Supplied passage –
********************

That Drug Expiration Date May Be More Myth Than Fact - MARSHALL ALLEN
The box of prescription drugs had been forgotten in a back closet of a retail pharmacy for so long that some of the pills predated the 1969 moon landing. Most were 30 to 40 years past their expiration dates — possibly toxic, probably worthless.
But to Lee Cantrell, who helps run the California Poison Control System, the cache was an opportunity to answer an enduring question about the actual shelf life of drugs: Could these drugs from the bell-bottom era still be potent?
Cantrell called Roy Gerona, a University of California, San Francisco researcher who specializes in analyzing chemicals. Gerona grew up in the Philippines and had seen people recover from sickness by taking expired drugs with no apparent ill effects.
"This was very cool," Gerona says. "Who gets the chance of analyzing drugs that have been in storage for more than 30 years?"
The age of the drugs might have been bizarre, but the question the researchers wanted to answer wasn't. Pharmacies across the country in major medical centers and in neighborhood strip malls routinely toss out tons of scarce and potentially valuable prescription drugs when they hit their expiration dates.

********************

Records –
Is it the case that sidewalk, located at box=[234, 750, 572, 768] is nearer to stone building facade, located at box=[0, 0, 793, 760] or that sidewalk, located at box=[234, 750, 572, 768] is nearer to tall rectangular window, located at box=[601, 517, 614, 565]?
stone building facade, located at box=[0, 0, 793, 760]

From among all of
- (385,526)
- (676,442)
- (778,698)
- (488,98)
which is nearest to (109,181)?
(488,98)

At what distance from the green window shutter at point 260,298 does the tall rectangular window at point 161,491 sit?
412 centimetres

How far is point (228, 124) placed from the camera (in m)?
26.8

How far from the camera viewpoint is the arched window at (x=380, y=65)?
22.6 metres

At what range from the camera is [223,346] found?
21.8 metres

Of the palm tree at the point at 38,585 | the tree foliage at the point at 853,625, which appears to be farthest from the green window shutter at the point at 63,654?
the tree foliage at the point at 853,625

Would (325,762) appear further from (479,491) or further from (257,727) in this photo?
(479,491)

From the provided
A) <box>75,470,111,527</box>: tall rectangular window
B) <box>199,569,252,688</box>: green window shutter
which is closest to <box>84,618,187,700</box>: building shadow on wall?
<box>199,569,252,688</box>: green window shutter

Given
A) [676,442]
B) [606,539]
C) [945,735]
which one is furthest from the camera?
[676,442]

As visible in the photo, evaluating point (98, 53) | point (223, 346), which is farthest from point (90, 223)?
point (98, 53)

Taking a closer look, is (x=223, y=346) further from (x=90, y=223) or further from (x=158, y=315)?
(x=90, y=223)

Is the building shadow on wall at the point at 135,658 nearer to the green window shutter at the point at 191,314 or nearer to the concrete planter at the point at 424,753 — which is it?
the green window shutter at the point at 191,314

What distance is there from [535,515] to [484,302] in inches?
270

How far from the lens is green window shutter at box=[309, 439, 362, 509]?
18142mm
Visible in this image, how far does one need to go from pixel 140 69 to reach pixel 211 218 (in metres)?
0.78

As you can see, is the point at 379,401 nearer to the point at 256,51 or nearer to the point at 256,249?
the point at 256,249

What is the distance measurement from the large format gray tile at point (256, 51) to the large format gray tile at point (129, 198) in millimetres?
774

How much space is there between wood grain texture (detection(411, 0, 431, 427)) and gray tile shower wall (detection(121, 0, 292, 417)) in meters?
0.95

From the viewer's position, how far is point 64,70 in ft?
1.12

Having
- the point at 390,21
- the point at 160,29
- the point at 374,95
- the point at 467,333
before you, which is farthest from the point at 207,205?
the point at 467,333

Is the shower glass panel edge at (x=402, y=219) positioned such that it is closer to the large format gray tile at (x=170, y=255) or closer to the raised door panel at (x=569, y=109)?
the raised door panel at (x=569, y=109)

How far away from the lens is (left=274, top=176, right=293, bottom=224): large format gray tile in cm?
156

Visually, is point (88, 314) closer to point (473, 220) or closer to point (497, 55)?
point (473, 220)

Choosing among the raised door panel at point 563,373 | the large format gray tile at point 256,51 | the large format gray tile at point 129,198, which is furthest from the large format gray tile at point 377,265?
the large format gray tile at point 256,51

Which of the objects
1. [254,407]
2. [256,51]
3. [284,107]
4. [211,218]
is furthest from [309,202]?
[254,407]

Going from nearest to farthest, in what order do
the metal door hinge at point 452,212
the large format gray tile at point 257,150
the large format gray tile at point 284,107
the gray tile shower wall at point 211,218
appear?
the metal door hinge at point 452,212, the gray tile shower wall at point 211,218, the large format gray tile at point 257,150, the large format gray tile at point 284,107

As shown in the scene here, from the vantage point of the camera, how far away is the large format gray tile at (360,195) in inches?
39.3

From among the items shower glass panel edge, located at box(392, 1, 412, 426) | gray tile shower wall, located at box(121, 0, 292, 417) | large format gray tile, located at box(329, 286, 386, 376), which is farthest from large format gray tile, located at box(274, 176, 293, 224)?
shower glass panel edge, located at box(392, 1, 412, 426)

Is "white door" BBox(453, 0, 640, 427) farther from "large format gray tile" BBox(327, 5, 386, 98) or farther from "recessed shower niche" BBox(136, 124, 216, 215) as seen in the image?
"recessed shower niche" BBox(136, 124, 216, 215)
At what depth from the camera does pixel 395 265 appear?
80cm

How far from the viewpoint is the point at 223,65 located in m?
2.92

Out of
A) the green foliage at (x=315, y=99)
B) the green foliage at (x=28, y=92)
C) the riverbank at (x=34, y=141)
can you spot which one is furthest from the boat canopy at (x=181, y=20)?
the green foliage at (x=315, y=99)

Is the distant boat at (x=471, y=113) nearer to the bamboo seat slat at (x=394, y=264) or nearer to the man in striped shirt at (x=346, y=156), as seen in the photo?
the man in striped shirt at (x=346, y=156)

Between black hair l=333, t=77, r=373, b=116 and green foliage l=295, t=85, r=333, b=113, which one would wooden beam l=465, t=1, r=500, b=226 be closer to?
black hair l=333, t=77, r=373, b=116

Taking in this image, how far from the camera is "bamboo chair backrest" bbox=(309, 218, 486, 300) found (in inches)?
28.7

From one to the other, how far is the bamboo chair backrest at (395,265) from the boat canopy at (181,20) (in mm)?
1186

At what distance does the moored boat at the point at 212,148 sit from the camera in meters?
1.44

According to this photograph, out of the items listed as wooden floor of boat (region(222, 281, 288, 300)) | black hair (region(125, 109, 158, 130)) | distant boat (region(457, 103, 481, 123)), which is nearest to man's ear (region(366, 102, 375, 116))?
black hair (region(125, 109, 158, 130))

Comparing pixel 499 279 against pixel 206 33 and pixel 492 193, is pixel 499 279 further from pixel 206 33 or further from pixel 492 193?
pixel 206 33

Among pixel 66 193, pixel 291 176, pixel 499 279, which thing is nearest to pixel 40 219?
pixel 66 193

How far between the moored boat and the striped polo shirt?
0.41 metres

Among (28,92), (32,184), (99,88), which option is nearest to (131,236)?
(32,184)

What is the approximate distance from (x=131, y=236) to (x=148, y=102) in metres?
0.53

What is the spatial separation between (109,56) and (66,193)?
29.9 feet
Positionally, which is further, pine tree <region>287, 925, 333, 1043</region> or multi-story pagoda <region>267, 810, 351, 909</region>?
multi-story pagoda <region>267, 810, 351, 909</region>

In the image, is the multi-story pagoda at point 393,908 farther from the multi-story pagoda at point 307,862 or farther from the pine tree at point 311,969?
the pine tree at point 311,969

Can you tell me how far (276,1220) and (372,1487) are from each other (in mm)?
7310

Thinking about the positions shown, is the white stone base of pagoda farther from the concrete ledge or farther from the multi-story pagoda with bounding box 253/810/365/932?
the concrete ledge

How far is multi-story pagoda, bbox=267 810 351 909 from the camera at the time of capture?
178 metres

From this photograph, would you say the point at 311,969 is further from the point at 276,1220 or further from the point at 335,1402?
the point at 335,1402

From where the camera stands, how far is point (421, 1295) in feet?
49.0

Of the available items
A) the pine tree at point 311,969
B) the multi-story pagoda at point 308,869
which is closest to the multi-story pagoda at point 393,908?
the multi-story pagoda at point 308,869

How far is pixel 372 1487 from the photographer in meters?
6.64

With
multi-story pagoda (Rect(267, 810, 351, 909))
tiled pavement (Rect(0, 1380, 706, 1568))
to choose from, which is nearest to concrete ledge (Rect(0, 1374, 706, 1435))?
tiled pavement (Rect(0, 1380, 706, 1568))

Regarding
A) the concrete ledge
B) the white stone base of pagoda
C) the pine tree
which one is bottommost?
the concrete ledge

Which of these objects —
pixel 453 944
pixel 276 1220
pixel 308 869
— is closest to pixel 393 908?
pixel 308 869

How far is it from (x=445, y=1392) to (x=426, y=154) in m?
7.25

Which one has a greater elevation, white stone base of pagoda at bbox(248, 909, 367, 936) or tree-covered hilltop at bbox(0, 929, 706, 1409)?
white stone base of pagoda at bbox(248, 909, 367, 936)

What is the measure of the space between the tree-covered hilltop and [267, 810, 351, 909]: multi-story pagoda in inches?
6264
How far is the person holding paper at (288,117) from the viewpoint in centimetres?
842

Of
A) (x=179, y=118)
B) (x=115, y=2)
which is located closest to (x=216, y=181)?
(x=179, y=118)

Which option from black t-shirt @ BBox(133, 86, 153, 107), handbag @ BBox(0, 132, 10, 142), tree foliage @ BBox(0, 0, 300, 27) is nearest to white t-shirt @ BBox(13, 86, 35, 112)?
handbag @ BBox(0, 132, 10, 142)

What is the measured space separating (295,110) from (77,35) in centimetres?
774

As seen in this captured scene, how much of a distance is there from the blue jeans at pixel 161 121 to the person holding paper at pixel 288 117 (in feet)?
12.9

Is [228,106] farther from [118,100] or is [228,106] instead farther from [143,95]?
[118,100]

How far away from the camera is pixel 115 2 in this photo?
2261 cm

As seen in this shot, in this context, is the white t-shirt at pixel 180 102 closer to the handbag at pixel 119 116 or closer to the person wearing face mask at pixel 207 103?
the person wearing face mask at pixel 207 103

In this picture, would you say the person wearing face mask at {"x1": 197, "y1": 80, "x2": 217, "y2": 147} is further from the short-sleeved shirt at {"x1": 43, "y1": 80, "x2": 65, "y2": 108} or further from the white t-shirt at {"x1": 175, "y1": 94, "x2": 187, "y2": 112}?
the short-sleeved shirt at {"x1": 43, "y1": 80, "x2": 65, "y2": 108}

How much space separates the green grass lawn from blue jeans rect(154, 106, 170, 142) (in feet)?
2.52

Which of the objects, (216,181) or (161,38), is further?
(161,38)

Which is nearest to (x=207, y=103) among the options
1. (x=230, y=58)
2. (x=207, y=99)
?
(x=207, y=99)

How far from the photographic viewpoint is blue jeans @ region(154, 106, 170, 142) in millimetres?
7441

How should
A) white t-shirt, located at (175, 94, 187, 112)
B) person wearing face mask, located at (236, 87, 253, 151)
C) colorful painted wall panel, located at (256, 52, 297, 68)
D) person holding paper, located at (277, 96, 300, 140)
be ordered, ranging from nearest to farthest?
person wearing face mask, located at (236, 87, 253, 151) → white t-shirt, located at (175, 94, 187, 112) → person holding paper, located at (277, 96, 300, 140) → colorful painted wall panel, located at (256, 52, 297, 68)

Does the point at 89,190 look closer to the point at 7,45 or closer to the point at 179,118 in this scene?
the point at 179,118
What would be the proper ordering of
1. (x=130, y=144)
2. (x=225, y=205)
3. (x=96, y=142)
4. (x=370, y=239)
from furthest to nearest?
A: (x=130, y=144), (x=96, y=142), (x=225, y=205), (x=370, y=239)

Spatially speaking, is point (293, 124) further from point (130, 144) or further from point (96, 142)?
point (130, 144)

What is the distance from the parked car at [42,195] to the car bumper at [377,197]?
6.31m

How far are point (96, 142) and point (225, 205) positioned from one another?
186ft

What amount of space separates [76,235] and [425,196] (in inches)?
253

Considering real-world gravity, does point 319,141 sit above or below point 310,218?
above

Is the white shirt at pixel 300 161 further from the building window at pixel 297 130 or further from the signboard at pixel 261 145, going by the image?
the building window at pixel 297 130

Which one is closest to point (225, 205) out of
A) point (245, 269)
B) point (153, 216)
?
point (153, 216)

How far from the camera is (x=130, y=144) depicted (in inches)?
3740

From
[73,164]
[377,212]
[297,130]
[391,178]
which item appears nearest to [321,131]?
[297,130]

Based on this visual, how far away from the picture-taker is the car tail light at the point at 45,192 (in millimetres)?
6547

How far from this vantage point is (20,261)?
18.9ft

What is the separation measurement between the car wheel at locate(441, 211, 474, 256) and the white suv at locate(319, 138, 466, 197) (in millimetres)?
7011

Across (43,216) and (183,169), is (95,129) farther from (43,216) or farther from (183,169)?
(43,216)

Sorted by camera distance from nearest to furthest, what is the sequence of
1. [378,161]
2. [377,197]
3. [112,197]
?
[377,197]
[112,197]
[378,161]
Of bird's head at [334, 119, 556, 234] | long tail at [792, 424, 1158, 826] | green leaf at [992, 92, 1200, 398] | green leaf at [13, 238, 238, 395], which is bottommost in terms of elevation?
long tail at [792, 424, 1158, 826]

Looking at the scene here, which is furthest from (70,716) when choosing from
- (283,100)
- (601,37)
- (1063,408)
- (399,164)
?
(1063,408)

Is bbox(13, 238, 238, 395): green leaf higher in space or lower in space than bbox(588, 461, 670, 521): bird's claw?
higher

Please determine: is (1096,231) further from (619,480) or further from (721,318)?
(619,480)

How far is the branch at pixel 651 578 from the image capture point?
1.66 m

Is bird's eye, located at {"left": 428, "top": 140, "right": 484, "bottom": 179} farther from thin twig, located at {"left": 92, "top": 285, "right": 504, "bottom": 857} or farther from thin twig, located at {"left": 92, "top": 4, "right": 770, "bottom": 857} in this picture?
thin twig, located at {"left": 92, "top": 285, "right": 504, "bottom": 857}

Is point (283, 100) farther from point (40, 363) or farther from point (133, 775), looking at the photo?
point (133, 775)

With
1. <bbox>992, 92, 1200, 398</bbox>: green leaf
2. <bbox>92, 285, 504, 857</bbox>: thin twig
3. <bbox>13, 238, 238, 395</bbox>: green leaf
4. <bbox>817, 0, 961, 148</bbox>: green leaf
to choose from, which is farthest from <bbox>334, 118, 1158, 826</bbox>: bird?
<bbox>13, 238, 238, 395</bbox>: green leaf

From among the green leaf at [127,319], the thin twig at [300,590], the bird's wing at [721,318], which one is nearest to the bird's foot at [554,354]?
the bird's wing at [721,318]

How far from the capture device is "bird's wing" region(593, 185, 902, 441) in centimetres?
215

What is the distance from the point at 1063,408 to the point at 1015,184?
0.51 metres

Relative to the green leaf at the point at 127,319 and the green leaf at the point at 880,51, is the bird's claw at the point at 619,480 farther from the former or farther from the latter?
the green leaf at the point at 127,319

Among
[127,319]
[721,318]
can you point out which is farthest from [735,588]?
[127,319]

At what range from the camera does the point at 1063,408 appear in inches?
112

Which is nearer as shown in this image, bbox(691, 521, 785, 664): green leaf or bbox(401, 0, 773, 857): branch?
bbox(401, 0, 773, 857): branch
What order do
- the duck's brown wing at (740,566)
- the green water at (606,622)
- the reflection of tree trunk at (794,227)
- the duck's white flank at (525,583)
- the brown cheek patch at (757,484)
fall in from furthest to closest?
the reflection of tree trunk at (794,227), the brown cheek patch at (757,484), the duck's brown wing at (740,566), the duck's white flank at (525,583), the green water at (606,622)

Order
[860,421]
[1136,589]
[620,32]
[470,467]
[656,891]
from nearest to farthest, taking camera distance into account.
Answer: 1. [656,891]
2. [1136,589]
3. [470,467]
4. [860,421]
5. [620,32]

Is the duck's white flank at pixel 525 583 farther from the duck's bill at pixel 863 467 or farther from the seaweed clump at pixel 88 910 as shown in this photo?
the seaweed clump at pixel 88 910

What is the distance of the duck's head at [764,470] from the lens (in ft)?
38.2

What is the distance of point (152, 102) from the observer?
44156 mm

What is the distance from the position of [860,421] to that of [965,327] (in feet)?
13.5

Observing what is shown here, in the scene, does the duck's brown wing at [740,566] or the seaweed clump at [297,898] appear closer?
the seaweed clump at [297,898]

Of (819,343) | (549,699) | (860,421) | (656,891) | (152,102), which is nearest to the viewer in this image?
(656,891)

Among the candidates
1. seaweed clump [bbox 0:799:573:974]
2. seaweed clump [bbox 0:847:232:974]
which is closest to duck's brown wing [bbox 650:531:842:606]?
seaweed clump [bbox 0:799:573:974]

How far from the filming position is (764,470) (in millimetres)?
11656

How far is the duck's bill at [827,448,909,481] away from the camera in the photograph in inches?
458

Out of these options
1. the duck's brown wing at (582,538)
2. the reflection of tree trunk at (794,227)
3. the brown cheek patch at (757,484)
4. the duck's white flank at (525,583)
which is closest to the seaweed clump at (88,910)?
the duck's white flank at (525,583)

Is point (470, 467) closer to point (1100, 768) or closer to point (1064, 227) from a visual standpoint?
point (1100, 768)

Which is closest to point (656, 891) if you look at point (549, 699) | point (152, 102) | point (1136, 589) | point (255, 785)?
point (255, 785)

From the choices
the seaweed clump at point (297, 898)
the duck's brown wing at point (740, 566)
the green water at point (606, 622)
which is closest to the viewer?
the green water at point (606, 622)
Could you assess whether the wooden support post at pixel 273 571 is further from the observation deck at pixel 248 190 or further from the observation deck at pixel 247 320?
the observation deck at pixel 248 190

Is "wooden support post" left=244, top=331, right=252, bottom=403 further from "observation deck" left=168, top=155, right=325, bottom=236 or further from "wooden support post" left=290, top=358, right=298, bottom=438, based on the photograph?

********************

Problems to solve –
1) Answer these questions about the article on drug expiration dates, one line each.
(a) How far past their expiration dates were most of the drugs in the forgotten box?
(b) What organization does Lee Cantrell help run?
(c) In what country did Roy Gerona grow up?
2) Carry the article on drug expiration dates forward from its final sentence.

Answers to the problems –
1)
(a) Most were 30 to 40 years past their expiration dates.
(b) The California Poison Control System.
(c) The Philippines.

2)
Gerona, a pharmacist; and Cantrell, a toxicologist, knew that the term "expiration date" was a misnomer. The dates on drug labels are simply the point up to which the Food and Drug Administration and pharmaceutical companies guarantee their effectiveness, typically at two or three years. But the dates don't necessarily mean they're ineffective immediately after they "expire" — just that there's no incentive for drugmakers to study whether they could still be usable.
ProPublica has been researching why the U.S. health care system is the most expensive in the world. One answer, broadly, is waste — some of it buried in practices that the medical establishment and the rest of us take for granted. We've documented how hospitals often discard pricey new supplies, how nursing homes trash valuable medications after patients die or move out, and how drug companies create expensive combinations of cheap drugs. Experts estimate such squandering eats up about $765 billion a year — as much as a quarter of all the country's health care spending.